All women were silenced
many women are still silent
but hear the silence
of singular submission
become the silence
of collective resistance
and, produce a mighty sound 
In remaining silent there is the danger that we protect those who cause harm; and our silence means that others may be subject to those very same abuses. In this sense, being silenced becomes a form of inflicting violence: violence in the literal sense in that others may be subject to the abuse, harassment and assaults that we have been through, if we don’t speak out; and a metaphorical violence which reminds us of a system which shuts down to protect the interests of a particular type of man.
Throughout history we have seen women silenced: Aphra Benn, whose play The Forced Marriage earned her the accolade of being the first English woman to earn a living from writing, was nonetheless shunned by the literary community; Mary Wollstonecraft was derided as a ‘hyena in petticoats’ for writing that women should have equal legal and political rights to men. The suffragettes were imprisoned and subject to force feeding, physical and sexual abuse in a bid to silence them; and at this present time, it is particularly salient to notice how Black women’s voices, and their murders at the hands of police, are relatively absent in our media discussions (despite Black Lives Matter being founded by three women!).
Women are not only silenced through overtly physically violent means. We have cultural structures in place that ensure that women’s voices are not heard. #MeToo was heralded as a moment when women could speak up and be believed about their own experiences. And yet, what really has changed. Women being believed about their own experiences? Rape convictions are at a record low where only 4% of cases ever reach court; the implication that a woman consented to her own death, as used in the so-called ‘rough sex’ defence, suggests that women are not believed even when they have been murdered.
And women keep being murdered: Karen Ingala Smith’s ‘Counting dead women project’ and subsequent femicide census reveals that on average 2 women per week are killed by their male partners. Notably, this number had risen to an average to 5 per week under coronavirus lockdown. Not only were these women silenced by having their lives taken away from them, but they are silenced in death.

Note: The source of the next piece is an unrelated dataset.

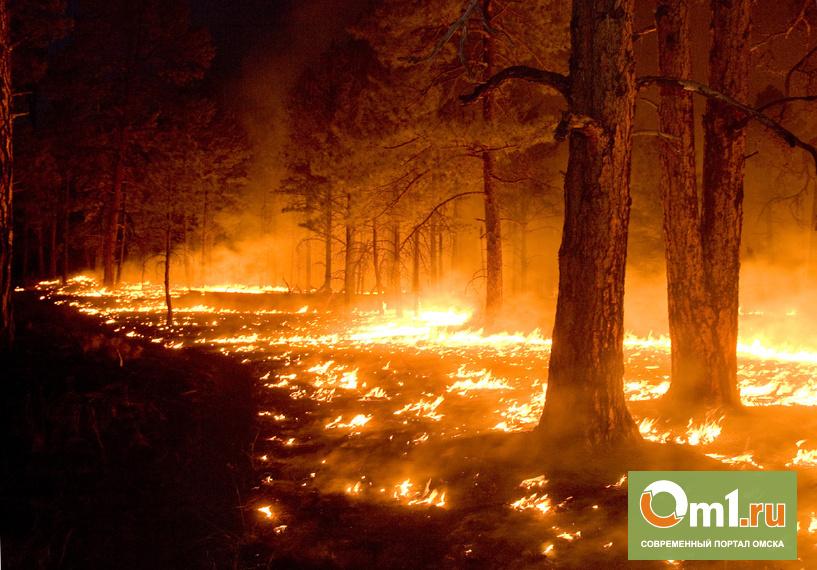 Не потушив сигареты, мужчина сжег 4,4 гектара леса в Омской области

Where is the relentless coverage of the daily violence enacted upon women by men? Why do we gloss over the fact that it is predominantly men enacting violence upon women, rather than some kind of ‘cuddly’ term like domestic violence which implies fault and retribution, in the comfort of your own home?
If it wasn’t enough that men kill women, we see a normalisation of male violence against women in our popular culture. Rape is used to drive movie and TV plotlines; women subject to violence are obscured in news stories; women’s objectification for the ‘male gaze’ has long been of concern to feminist media and cultural studies scholars (see for example, Boyle, 2004).
This matters as media have an effect. Not an effect that can be necessarily causally ‘proved’ but an effect so subtle and ubiquitous it is impossible to imagine a world without media. Media provide the soundtrack and the backdrop to our lives. If you’re sceptical try going 7 days without any kind of media, or even just 24 hours. Media provide the parameters to what we know, what we think about, and how we think about it. Politicians spend huge amounts on spin doctors in a bid to manage their media appearances; recent concerns about ‘fake news’ have demonstrated just how significant media are in impacting election outcomes. But media also function to generate our shared norms and values, that we deem culturally acceptable. As Justin Lewis says, media set the limits to our imagination.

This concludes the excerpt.